◆ **Instructions for the task**
Reproduce verbatim the data from the line containing "Between chimpanzee's finger, bbox=217/84/249/102" through the last line of the data, inclusive.

◆ **Input**

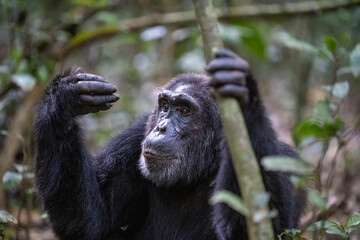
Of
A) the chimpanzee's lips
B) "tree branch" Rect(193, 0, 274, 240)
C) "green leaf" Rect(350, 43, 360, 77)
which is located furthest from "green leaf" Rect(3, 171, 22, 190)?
"green leaf" Rect(350, 43, 360, 77)

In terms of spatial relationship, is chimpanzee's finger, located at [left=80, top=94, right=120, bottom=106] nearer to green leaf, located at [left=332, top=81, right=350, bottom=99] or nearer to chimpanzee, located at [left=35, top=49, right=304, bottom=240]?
chimpanzee, located at [left=35, top=49, right=304, bottom=240]

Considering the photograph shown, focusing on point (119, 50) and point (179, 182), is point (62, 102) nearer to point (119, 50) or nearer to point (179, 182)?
point (179, 182)

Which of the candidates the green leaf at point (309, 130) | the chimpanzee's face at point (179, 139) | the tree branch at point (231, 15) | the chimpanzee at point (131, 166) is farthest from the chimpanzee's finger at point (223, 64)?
the tree branch at point (231, 15)

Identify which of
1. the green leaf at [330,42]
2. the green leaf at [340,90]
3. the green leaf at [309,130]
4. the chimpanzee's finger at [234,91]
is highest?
the green leaf at [330,42]

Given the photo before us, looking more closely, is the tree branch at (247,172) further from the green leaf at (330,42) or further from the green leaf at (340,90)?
the green leaf at (340,90)

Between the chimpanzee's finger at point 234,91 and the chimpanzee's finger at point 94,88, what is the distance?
149 cm

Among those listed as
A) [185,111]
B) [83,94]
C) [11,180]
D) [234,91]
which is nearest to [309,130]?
[234,91]

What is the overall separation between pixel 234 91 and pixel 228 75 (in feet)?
0.44

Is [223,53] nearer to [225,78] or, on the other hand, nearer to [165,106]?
[225,78]

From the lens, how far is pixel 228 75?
3201 mm

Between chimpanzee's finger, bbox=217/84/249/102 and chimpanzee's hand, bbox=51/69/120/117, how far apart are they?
151 centimetres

◆ **Response to the task**
Between chimpanzee's finger, bbox=217/84/249/102 and chimpanzee's hand, bbox=51/69/120/117, how far apart are they?
151 centimetres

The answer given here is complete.